Geoffrey Neil Leech FBA (16 January 1936 – 19 August 2014) was a specialist in English language and linguistics. He was the author, co-author or editor of over 30 books and over 120 published papers. His main academic interests were English grammar, corpus linguistics, stylistics, pragmatics and semantics.

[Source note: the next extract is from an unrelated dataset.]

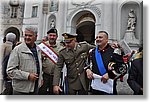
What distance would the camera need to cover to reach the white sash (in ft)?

Leech was born in Gloucester, England on 16 January 1936. He was educated at Tewkesbury Grammar School, Gloucestershire, and at University College London (UCL), where he was awarded a BA (1959) and PhD (1968). He began his teaching career at UCL, where he was influenced by Randolph Quirk and Michael Halliday as senior colleagues. He spent 1964-5 as a Harkness Fellow at the Massachusetts Institute of Technology, Cambridge MA. In 1969 Leech moved to Lancaster University, UK, where he was Professor of English Linguistics from 1974 to 2001. In 2002 he became Emeritus Professor in the Department of Linguistics and English Language, Lancaster University. He was a Fellow of the British Academy, an Honorary Fellow of UCL and of Lancaster University, a Member of the Academia Europaea and the Norwegian Academy of Science and Letters, and an honorary doctor of three universities, most recently of Charles University, Prague (2012). He died in Lancaster, England on 19 August 2014.

Leech's most important research contributions are the following:

Leech contributed to three team projects resulting in large-scale descriptive reference grammars of English, all published as lengthy single-volume works: A Grammar of Contemporary English (with Randolph Quirk, Sidney Greenbaum and Jan Svartvik, 1972); A Comprehensive Grammar of the English Language (with Randolph Quirk, Sidney Greenbaum and Jan Svartvik, 1985); and the Longman Grammar of Spoken and Written English (LGSWE) (with Douglas Biber, Stig Johansson, Susan Conrad and Edward Finegan, 1999). These grammars have been broadly regarded as providing an authoritative "standard" account of English grammar, although the rather traditional framework employed has also been criticised — e.g. by Huddleston and Pullum (2002) in their Cambridge Grammar of the English Language.